## [Materials provided]
==========

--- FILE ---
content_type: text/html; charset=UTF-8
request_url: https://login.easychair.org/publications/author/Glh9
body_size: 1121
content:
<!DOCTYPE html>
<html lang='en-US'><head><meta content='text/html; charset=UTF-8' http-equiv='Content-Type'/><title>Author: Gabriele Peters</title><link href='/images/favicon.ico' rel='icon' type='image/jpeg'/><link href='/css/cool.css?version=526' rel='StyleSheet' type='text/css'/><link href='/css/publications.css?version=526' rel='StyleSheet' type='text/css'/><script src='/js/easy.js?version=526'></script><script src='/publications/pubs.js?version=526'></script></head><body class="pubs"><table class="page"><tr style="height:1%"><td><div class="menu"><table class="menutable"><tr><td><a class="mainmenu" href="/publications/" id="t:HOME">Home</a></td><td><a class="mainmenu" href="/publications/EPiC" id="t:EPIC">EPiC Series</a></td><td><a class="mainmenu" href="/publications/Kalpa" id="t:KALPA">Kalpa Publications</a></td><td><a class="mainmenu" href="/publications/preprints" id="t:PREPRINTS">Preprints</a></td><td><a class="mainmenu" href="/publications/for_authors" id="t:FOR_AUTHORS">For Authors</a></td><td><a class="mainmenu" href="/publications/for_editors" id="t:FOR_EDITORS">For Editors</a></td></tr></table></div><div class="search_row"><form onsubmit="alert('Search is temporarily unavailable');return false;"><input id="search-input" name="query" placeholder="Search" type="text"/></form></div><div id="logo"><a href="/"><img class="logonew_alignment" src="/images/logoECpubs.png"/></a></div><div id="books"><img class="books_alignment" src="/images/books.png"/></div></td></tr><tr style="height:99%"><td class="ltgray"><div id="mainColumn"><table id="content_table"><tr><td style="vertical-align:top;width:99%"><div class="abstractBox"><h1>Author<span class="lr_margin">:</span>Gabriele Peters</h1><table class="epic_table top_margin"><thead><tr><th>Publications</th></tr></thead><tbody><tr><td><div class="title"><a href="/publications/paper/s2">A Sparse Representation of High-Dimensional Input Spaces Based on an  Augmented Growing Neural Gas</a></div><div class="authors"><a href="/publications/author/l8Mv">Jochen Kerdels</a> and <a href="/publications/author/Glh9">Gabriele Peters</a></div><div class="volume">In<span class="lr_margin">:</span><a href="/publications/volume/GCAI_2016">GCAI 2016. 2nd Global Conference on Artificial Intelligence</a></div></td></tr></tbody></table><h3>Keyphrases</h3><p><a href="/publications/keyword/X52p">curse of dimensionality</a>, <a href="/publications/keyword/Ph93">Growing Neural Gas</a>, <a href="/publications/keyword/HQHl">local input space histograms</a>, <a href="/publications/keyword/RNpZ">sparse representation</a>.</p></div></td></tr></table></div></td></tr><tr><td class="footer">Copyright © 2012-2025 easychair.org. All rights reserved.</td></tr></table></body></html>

==========

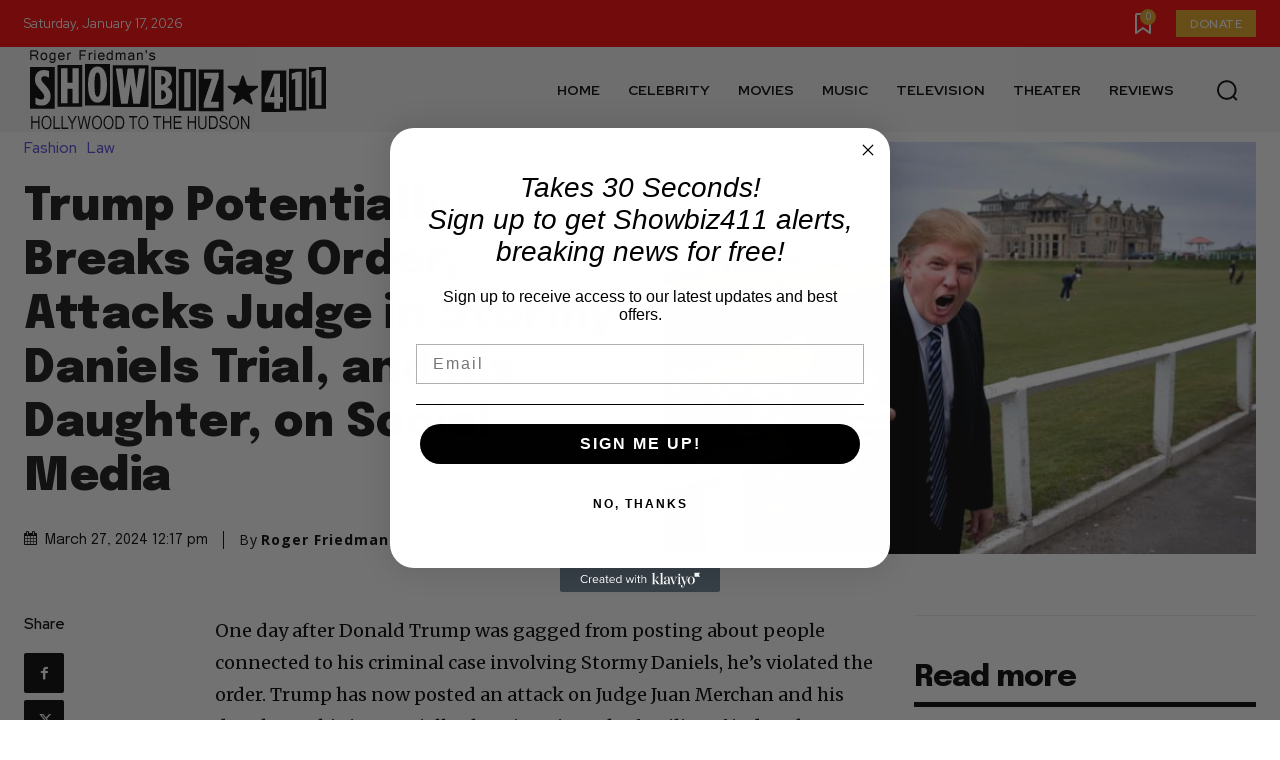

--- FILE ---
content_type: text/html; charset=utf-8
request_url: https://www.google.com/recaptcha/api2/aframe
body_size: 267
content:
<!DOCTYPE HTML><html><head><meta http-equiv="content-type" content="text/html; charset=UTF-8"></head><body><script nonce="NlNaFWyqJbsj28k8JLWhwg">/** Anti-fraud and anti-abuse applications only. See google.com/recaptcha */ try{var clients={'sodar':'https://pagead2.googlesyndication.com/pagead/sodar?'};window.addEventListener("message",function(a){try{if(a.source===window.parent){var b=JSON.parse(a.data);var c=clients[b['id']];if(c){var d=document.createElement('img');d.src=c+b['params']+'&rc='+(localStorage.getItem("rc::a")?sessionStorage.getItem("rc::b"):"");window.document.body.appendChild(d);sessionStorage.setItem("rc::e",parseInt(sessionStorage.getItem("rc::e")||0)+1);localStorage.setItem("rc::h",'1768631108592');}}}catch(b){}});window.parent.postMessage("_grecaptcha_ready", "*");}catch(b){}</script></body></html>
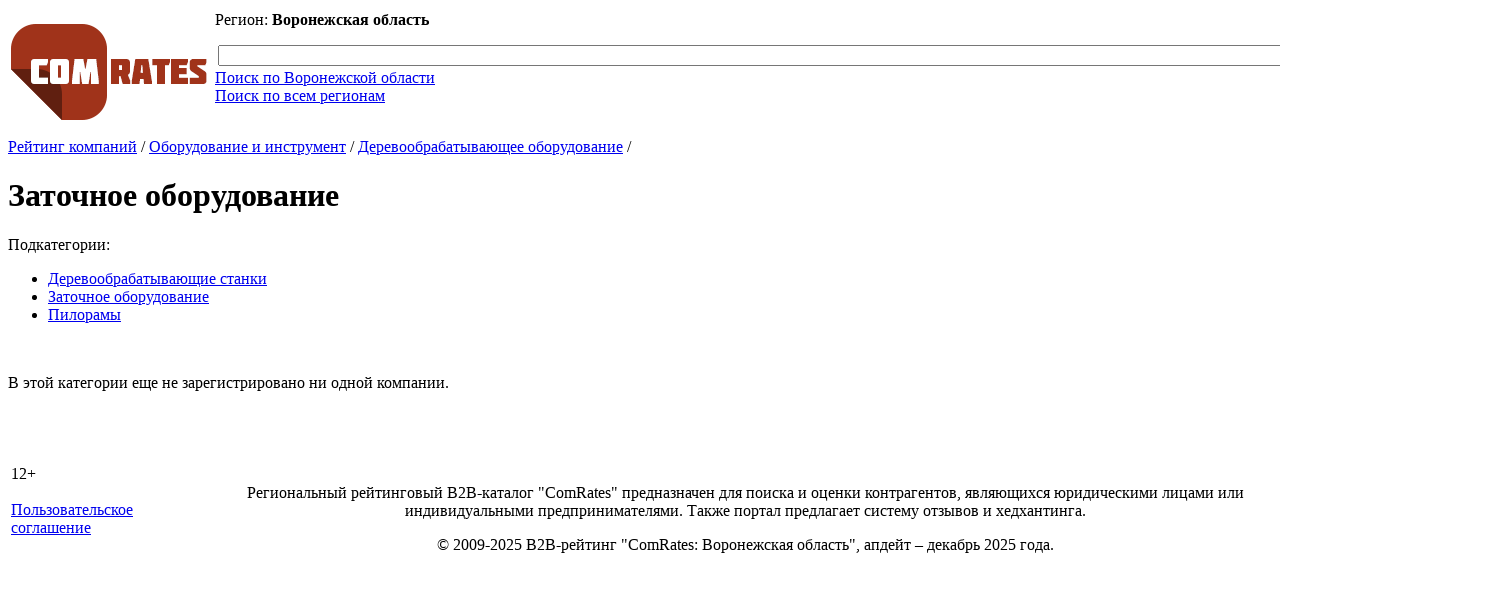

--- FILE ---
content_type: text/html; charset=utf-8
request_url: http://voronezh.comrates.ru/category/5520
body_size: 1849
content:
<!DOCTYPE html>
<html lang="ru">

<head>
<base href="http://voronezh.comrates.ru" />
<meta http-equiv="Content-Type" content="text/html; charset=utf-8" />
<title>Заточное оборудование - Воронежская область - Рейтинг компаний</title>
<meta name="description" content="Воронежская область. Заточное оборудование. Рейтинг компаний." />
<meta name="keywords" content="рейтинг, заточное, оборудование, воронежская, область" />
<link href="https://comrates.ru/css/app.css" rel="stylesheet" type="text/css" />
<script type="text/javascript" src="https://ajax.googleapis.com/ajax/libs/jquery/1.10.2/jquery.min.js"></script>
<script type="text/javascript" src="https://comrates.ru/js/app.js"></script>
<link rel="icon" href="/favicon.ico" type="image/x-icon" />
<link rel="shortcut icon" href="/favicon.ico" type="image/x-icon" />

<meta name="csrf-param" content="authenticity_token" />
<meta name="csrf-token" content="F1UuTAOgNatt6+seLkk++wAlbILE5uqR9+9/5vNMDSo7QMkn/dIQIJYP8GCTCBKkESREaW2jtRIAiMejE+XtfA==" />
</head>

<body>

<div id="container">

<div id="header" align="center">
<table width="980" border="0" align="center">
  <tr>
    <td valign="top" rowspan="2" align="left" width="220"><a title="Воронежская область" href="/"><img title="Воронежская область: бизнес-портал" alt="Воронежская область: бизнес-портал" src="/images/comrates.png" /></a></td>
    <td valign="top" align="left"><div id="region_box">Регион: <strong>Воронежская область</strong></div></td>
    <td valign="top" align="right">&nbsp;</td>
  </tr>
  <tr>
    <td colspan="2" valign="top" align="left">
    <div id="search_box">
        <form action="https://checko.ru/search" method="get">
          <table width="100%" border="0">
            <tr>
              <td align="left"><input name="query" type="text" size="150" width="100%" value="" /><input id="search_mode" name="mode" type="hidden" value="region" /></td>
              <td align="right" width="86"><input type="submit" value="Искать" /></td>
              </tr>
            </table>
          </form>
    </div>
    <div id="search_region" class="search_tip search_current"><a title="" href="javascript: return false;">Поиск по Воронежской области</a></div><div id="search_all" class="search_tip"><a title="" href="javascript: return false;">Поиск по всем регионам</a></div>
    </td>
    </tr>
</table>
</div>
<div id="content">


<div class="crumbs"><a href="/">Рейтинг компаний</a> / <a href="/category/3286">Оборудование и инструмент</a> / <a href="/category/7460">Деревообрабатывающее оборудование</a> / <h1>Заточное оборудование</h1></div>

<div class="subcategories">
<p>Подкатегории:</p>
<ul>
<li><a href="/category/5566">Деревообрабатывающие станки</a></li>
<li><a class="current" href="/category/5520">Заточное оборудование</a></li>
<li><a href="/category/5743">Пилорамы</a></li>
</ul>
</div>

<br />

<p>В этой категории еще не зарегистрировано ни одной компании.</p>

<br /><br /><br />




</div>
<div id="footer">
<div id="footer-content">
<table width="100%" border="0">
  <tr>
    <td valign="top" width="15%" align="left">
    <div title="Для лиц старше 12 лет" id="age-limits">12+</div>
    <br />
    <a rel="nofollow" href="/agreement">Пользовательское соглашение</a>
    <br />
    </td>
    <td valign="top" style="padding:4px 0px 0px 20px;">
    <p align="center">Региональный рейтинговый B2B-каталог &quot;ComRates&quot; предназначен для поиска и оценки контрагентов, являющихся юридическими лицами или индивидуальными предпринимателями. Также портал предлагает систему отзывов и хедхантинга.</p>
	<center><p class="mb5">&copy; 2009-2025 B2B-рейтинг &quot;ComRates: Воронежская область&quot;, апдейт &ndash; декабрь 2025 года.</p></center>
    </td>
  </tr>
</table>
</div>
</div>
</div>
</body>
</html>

==========

## [What is being asked]
How many of the lines above contain the string "область"? Give the number only.

## [Task output]
6